Despite childhood interests in physics and music, it was ultimately "the way words have a shape of their own" that drew Dove into writing poetry. "While I am writing I can discover something about myself and about the poem. Writing is not a rote enterprise; I'm always learning. As a poet, I get to not be a specialist, so then I am free to find out about science, or polar bears, or whatever interests me for my work."

Following studies as a Fulbright Scholar in Germany and completion of an MFA at the University of Iowa, Dove published her first collection of poems, The Yellow House on the Corner, in 1980. In 1987 she won the Pulitzer Prize for Thomas and Beulah, a sequence of poems about her grandparents' courtship, marriage, and life in Akron, Ohio. Her latest publication is a novel, Through the Ivory Gate (1992).

As a child reading "Best Loved Poems," says Dove, "I wasn't aware of a lack of diversity in what I was reading, but I was conscious of having to play make-believe in order to peek into the mainstream.

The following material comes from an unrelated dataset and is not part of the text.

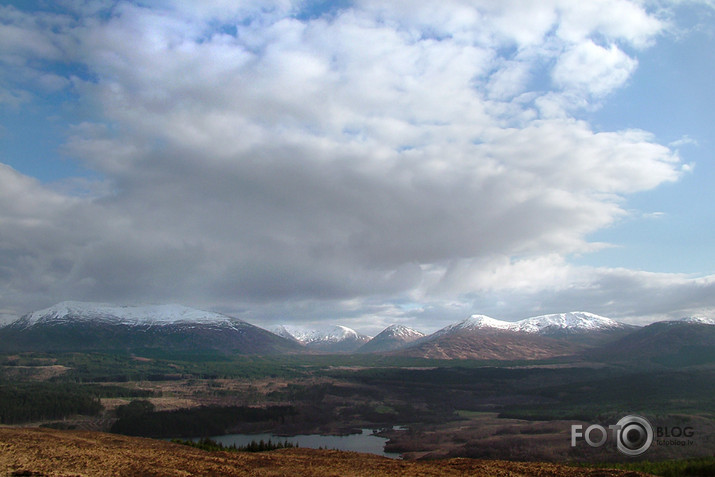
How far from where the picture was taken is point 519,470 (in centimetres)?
3609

When I discovered the poetry of Langston Hughes, it was a true revelation to meet a poet whose experience as a black person spoke to mine.

"For a long time, I never thought I would be a writer, because to me, a writer was a white man with a long beard. But being influenced by the work of Toni Morrison, James Baldwin, Emily Dickinson, Gwendolyn Brooks, and Robert Hayden, as well as Hughes, helped me become a writer myself."

While the increasing diversity in the canon, which has so strongly influenced her own work, is "wonderful," Dove finds it "disconcerting to be thought of as part of the canon. I'm a person, not someone on Olympus. I feel as if the ivy is growing up my ankles as we speak about this!"

Dove also teaches creative writing at the University of Virginia and gives poetry readings around the country. When students respond to her work as something real, not written in an ivory tower, she feels she is bringing them closer to poetry. Students especially like Thomas and Beulah, she notes, and often write her letters to ask questions about the two, responding to them as real people. "Sometimes students will say to me, `I didn't like poetry, but we had to read yours for class and I really liked it.' This encourages me as a writer, and it is encouraging for poetry in general."